**Задание**
В каком году и в каком музее, согласно отрывку, ваза с фалискской надписью была полностью восстановлена?

**Выбранный отрывок**
───

Но еще поразительнее было бы точное предвосхищение фальсификатором конкретного приложения в италийском мире тех же принципов к перфектной редупликации. Я говорю об уже упоминавшейся старофалискской надписи на вазе, осколки которой были найдены в 1889г. в Чивита Кастеллана. Начертания на этих осколках стали предметом лингвистического изучения с 1900-х [Thulin 1908; Vetter 1925], но лишь в 1936г. ваза и надпись были вполне восстановлены в Музее Вилла Джулия. На этой вазе, поднесенной неким Правием своей подруге (praviosurnam⁝sociaipordedkarai), заключительная часть надписи, «говоря» от лица сосуда, гласит: eqournela..telafitaidupes⁝arcentelomhuti[c]ilom⁝pe⁝para[i..]douiad. В зависимости от понимания выражения arcentelom huticilom разные авторы тут видят сообщение либо о «литом (fusile) серебре», коим полна как бы «рожающая» его ваза [Knobloch 1958:136; Pisani 1964:348-349], либо о «серебряном сосуде» (futis) , который должен быть приложен к глиняной вазе, «родиться» от нее – к чему и призывается в конце Правий (douiad «пусть даст!»)[Giacomelli 1963:43; Giacomelli 1978:526]. У Хэмпа эта, казалось бы, точная графическая параллель между и возбудила диковатую мысль, якобы осколки из Чивита Кастеллана могли быть открыты на деле не в 1889г., а еще до 1887г. и как-то таинственно стали известны изготовителю фибулы Мартинетти, послужив одним из возбудителей его лингвистической фантазии [Hamp 1981:153]. Гвардуччи по этому поводу не нашла ничего лучше, чем ссылаться на старые конъектуры Э.Перуцци, отвергавшего в pe⁝para[i] редупликацию и предлагавшего читать то ли *arcentelomhuti[c]ilom⁝pe⁝para[cce]douiad «серебро вдвойне (якобы *pe[17] Таким образом, отвести соответствие в передачах перфектных удвоений на фибуле и на фалискской вазе гвардуччианцам до начала XXI в. не удавалось без впадания в абсурд, при том, что не было никаких оснований думать, будто форма pe⁝para[i]могла чудесно открыться фальсификатору при изготовлении «надписи Мания». Оказывалось не так-то просто поверить в фальшивку, не только учитывающую еще не опубликованные открытия, но предваряющую будущие археологические находки!

───

(Подборка материала)

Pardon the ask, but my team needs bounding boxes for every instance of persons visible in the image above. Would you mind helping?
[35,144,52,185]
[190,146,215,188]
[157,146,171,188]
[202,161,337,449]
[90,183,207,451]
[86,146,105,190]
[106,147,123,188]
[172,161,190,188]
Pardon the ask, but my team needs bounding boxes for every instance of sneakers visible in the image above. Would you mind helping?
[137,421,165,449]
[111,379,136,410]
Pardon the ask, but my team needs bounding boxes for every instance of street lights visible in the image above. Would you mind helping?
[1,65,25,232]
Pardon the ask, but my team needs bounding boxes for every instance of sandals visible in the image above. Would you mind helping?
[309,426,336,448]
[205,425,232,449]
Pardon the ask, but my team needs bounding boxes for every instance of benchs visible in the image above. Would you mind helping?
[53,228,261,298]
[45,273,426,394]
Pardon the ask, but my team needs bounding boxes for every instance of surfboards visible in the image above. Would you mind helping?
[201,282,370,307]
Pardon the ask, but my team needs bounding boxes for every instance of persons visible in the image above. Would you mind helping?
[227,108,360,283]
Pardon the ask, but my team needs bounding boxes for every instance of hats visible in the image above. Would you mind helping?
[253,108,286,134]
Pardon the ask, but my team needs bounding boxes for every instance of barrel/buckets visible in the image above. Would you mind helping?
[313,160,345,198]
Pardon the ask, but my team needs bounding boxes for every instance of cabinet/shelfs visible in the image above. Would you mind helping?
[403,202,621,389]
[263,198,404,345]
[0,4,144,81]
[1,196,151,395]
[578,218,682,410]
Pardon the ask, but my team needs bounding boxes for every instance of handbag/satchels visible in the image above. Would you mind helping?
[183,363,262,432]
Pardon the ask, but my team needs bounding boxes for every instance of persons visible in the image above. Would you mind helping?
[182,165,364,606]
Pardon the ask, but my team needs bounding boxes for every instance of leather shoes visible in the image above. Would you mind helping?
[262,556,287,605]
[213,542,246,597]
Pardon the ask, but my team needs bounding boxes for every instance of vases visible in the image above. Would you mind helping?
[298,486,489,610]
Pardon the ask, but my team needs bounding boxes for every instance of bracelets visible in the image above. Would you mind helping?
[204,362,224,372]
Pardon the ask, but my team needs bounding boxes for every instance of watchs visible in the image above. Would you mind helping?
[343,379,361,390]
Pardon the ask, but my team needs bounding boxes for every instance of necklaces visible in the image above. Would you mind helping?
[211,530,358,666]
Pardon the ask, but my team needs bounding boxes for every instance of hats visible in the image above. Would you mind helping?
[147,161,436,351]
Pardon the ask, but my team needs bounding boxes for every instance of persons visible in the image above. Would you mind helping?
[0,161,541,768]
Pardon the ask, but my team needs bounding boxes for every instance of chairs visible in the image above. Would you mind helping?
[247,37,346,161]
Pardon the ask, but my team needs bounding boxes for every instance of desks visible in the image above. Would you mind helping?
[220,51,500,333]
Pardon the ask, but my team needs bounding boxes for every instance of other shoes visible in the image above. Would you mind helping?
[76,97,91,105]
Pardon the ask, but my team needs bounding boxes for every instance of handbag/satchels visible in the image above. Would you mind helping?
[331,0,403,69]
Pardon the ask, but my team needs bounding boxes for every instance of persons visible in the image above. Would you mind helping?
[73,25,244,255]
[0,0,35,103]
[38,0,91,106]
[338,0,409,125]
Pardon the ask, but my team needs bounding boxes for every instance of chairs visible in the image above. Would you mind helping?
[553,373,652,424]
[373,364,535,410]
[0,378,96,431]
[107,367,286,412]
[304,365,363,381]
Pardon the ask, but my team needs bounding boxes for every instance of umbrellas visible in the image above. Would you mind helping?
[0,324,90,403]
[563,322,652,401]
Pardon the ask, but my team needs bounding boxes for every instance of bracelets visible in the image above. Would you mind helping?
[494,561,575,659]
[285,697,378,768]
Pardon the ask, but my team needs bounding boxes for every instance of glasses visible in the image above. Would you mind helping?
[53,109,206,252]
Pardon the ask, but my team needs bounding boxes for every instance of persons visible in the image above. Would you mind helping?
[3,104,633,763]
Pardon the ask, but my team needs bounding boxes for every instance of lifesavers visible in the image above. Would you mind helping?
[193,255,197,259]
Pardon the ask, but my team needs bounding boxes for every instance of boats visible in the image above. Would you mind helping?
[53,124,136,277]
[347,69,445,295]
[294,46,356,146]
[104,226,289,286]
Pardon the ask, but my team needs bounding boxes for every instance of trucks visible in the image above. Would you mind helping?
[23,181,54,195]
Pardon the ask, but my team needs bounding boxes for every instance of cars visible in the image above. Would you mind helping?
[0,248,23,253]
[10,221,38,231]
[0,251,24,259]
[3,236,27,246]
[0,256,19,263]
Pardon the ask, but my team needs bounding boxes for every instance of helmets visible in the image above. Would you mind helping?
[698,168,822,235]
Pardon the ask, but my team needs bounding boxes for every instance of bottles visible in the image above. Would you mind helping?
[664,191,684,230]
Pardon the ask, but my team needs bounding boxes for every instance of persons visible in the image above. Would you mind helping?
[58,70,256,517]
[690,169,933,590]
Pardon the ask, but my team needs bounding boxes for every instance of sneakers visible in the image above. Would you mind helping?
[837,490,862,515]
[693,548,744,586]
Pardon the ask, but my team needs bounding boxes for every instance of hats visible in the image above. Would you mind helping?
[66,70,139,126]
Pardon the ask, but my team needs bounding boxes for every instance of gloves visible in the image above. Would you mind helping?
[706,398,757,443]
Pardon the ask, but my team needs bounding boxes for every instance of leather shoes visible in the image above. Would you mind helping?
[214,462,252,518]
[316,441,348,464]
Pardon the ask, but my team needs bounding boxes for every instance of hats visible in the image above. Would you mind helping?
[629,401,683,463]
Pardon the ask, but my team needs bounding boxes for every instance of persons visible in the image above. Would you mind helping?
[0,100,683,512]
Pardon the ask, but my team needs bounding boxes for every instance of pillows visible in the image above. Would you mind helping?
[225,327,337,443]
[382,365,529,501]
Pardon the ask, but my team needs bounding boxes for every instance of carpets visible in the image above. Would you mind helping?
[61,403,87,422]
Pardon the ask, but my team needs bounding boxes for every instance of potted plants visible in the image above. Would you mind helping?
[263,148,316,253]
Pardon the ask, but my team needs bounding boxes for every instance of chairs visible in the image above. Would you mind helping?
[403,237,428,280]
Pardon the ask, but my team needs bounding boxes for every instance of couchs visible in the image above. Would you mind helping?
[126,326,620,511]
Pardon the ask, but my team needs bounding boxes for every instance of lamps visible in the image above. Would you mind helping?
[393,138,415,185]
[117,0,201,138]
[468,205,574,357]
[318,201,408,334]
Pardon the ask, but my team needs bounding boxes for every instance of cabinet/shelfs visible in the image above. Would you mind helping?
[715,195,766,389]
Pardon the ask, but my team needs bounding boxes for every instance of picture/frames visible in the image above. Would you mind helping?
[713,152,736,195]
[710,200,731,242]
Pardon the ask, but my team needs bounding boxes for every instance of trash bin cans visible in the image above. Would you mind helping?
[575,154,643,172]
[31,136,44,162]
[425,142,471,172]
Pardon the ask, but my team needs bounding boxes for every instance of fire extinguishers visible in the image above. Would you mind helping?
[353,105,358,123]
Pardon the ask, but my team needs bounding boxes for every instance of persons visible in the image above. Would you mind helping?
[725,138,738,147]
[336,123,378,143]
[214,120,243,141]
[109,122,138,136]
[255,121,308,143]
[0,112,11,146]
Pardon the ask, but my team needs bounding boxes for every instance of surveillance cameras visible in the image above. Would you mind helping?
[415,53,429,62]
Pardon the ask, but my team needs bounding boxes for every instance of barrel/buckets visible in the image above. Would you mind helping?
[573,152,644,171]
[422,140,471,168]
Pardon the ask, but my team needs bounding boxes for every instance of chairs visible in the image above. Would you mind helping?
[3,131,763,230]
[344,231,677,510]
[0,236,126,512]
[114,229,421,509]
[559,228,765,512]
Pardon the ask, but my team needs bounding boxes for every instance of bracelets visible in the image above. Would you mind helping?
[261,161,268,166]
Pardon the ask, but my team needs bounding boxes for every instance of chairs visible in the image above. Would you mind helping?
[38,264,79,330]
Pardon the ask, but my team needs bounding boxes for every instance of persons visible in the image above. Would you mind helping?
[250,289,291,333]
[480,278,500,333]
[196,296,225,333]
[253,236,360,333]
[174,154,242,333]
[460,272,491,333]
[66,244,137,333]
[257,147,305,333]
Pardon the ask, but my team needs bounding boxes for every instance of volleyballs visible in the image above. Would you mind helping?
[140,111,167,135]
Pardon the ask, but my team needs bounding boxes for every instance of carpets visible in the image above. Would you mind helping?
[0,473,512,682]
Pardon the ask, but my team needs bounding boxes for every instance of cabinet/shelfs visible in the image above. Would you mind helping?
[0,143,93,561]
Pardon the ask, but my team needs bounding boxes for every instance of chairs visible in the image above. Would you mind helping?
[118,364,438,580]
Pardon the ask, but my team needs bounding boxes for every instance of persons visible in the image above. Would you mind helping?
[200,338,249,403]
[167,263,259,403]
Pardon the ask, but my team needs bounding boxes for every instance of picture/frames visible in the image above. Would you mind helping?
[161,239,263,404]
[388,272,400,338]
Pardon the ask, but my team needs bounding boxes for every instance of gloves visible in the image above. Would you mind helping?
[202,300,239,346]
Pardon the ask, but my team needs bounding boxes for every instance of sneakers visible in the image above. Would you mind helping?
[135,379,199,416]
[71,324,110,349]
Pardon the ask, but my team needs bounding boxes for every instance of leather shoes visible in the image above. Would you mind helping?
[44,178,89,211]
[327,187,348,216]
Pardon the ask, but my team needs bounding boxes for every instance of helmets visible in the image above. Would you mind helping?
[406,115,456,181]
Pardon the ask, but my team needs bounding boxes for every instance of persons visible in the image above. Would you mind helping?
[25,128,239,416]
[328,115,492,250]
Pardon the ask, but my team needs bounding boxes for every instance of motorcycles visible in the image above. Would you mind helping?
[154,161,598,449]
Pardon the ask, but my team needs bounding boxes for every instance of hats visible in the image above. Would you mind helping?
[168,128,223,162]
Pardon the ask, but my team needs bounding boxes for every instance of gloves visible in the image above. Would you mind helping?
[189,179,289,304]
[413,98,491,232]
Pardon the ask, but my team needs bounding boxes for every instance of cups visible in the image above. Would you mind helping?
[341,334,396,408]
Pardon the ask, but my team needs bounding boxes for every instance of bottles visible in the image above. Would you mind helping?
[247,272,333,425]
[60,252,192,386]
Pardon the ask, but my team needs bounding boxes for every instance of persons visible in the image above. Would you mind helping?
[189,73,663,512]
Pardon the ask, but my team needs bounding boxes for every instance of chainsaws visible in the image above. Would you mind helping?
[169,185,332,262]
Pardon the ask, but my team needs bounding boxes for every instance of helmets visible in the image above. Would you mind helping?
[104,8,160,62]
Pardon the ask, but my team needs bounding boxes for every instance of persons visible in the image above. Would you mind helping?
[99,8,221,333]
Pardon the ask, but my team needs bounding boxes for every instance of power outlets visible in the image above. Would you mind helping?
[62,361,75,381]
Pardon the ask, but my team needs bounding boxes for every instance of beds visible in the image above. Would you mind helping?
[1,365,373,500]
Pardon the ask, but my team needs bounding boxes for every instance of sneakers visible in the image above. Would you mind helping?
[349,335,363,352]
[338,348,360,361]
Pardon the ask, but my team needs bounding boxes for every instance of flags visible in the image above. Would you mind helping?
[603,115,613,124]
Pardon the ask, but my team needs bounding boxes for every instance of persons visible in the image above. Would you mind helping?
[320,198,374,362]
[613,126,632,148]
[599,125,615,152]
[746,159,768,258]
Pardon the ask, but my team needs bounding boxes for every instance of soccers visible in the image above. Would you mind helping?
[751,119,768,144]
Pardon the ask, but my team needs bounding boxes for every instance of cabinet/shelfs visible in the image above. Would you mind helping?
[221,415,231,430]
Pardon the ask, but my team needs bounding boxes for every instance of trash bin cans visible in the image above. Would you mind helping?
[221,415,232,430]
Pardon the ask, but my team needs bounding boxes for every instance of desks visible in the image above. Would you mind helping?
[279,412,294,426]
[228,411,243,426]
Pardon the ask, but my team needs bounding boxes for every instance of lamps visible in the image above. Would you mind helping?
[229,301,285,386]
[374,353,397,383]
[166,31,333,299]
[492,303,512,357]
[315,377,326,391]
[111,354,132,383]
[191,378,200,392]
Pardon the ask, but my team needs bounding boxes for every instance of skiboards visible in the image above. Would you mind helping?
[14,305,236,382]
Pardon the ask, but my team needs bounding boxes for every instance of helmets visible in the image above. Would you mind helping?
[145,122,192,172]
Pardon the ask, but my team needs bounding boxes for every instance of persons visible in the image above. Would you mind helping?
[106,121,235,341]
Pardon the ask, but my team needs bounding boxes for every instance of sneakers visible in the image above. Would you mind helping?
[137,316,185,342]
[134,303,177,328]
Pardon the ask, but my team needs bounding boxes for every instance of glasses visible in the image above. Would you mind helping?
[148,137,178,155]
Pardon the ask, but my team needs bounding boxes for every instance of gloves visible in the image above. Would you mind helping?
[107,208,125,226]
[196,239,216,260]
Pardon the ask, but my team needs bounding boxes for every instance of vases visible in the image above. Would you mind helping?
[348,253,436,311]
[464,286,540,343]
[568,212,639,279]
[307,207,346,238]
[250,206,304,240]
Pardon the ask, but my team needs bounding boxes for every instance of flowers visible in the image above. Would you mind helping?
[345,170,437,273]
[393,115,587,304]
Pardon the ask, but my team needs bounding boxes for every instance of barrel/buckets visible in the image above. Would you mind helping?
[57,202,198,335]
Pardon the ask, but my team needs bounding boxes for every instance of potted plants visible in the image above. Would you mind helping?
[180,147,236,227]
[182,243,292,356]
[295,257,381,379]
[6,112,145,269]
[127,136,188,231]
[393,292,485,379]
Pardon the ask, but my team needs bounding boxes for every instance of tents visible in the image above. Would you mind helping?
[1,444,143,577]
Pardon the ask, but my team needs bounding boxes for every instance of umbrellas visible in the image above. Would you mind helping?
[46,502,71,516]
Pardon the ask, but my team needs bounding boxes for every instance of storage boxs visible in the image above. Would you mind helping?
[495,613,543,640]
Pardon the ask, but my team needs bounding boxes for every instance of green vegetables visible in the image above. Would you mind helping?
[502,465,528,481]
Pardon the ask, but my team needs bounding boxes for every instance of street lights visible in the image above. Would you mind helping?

───

**Ответ**
В 1936 году, в Музее Вилла Джулия.